Ah-nold at the RNC

A man watches nixon, decides he is a winner and someone to model yourself after, and that is a good reason why he is a republican??

I understand he is talking about the content of the speeches, but using Nixon as your guiding light into the republican party is sort of scary.


Uh, I don’t get the outrage. Political parties have to stand for something, as a shared ideology is pretty much the only reason for starting a political party. Seeing as how Zell Miller has violated a lot of the Democratic party’s ideologies for a long time, why would they have him speak at their convention?

This convention is looking like a disaster for the Repubs.

The anger, the hate, the smugness. I’m not sure what the hell they were thinking, and I wonder how long it will take before people start pointing out just what a mess this was.

And the thing is I keep hearing reporters talk about how it’s been a strong convention for the Republicans. It just seems too much on the offensive and too willing to drop 9/11 at every possible moment.

What you mean the media is casting the Republicans in a bizarro-world light that doesn’t actually match the real world at all?

Get out.
You’re joking.
Come on.

The anger, the hate, the smugness.

That pretty much sums up P&R anymore.

I guess that makes it a good thing that P&R is neither mandatory nor does it have any political power.

No offense UL, but P&R was created so there could be a kitchen to go to for people who didn’t mind the heat.

Scary, yes. But also apropos.

(There, I said it.)

Get in the choppuh! Come on!


I think it depends on how well the Repubs can sell their idea that Iraq is part of a larger “war on terror.” Which is why McCain, Giuliani, and Cheney were pushing that meme, that it is all a unified foreign policy endeavor, taking the war to the terrorists, yada yada.
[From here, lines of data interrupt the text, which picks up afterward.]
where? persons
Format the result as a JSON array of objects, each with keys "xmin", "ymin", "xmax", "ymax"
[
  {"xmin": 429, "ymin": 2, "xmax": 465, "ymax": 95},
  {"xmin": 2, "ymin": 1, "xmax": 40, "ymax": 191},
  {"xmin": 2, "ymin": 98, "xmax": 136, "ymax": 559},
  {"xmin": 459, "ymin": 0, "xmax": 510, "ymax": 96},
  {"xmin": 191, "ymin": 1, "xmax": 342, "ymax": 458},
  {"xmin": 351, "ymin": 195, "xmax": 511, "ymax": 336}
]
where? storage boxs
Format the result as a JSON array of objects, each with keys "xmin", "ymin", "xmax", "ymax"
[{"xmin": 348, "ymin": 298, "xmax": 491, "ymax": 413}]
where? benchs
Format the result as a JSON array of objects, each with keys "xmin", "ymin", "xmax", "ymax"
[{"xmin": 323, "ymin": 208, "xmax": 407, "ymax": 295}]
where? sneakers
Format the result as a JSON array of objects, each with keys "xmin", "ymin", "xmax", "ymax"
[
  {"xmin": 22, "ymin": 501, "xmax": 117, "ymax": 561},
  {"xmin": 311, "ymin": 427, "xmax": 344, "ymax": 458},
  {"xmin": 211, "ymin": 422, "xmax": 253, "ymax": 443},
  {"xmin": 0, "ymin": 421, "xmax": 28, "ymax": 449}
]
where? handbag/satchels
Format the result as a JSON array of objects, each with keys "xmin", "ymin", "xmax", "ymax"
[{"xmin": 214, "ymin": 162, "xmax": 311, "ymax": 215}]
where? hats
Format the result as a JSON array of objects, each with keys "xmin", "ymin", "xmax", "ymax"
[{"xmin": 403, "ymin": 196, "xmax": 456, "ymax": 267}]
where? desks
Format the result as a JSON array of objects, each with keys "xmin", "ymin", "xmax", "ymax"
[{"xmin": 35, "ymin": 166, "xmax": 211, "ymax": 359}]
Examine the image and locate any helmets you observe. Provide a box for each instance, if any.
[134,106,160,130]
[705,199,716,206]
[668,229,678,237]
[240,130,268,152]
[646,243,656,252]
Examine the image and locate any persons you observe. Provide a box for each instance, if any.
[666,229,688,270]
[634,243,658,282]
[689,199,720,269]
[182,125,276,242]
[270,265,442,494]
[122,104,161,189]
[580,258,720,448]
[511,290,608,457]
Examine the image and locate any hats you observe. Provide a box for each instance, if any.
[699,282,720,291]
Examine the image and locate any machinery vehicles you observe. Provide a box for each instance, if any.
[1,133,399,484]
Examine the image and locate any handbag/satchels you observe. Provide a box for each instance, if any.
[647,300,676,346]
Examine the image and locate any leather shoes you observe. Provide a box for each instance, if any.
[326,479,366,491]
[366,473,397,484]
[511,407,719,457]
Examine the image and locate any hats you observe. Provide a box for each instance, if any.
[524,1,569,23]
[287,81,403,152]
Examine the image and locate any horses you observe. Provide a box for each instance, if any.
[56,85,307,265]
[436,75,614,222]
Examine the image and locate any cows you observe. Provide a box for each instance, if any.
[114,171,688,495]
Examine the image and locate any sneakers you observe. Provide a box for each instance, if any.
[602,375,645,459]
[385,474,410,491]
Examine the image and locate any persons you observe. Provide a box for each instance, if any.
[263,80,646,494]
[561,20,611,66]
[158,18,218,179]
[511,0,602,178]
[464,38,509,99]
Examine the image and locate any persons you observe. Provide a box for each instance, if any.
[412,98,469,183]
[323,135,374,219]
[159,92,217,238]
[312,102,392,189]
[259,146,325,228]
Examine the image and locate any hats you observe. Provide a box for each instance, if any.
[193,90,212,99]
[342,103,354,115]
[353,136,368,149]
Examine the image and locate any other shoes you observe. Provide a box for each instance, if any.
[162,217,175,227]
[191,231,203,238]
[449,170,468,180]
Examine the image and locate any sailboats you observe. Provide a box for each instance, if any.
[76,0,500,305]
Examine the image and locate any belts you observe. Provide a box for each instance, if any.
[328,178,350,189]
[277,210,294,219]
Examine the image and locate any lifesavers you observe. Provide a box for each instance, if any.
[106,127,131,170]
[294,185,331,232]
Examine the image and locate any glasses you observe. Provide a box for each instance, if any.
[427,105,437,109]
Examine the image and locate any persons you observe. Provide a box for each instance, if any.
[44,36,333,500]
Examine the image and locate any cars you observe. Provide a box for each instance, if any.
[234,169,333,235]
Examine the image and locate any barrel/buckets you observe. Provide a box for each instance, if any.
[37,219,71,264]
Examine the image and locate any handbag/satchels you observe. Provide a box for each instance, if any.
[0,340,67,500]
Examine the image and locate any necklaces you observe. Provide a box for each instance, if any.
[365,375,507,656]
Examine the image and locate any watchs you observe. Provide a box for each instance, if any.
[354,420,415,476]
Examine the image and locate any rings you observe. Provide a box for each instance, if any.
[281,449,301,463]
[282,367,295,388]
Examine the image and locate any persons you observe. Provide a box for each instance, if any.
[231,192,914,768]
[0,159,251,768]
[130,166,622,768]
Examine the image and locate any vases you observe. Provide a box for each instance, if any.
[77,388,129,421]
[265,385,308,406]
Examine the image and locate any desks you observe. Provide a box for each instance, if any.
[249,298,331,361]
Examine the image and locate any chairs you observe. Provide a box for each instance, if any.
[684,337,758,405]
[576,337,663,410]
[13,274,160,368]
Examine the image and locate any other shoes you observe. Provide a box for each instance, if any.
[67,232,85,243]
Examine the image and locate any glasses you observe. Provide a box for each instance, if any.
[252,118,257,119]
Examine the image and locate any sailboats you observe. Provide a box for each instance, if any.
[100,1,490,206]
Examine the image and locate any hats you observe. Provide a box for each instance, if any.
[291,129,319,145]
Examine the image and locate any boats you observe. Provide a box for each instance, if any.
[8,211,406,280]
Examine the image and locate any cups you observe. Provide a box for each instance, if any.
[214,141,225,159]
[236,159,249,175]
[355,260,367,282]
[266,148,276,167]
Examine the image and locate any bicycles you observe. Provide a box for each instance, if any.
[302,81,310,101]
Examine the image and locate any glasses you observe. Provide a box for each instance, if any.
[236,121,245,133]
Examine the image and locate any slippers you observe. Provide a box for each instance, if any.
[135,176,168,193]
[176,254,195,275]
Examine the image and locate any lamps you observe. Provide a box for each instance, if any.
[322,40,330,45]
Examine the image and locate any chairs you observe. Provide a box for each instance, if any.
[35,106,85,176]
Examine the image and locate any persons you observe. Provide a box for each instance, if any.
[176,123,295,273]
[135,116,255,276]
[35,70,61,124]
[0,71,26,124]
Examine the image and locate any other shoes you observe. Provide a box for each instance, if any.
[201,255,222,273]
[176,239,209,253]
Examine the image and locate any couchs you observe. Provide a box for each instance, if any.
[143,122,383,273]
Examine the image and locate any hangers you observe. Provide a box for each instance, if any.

If they can sell that, IMO Kerry doesn’t have a chance. Because Bush will appear stronger on national security. And “jobs” won’t tip the balance. IMO 9/11 is still the defining issue of this campaign. The Bush 1 comparisons never rang true to me because post-Desert Storm =! post-9/11.

So he’s campaigning on a war that, (by Bush’s own admission) has been badly managed.

Yeah? I predict a noticable bounce from this disaster :D

The worst convention imaginable would produce a bounce, from increased media attention firing up the party base, if nothing else. Every convention produces a bounce. The real question is, in the process of getting that “bounce”, have they horrified the undecided voters past recovery? The speech from Miller that got you so fired up, as a Bush supporter, is a speech that people on the fence saw as hateful and full of scary rage - and being used as the signature representative of the mood of the republican convention.

Oh, and in case we haven’t mentioned it: September 11th.

It was crasstastic!

Saw the Daily Show where they commented on Arnold’s speech.
(on “Four more years”-chant) “Wow, his will really seems to be… triumphing”

Yeah? I predict a noticable bounce from this disaster :D[/quote]Howard Dean probably predicted a noticable bounce from his shrieking tirade, too.

Not true, the Democratic Convention provided no noticeable bounce.

Bush, however, is about to slam dunk your goofy Senator from Mass.


[size=6]Time poll shows Bush 11 points ahead of Kerry[/size]
The Associated Press Sep 4, 2004

WASHINGTON - President Bush leads Democrat John Kerry, 52 percent to 41 percent, while independent Ralph Nader got 3 percent in a national poll taken during the Republican National Convention that ended Thursday.

The Time magazine poll of 926 likely voters was taken Aug. 31-Sept 2, during the convention and has a margin of sampling error of plus or minus 4 percentage points.

Bush had 46 percent, Kerry had 44 percent and Nader 5 percent in a Time poll taken just before the convention.

Veteran pollsters say that polls taken during convention weeks should be viewed with caution because they are conducted at a point when public opinion is focused on only one party and a bounce in the numbers could be short-lived.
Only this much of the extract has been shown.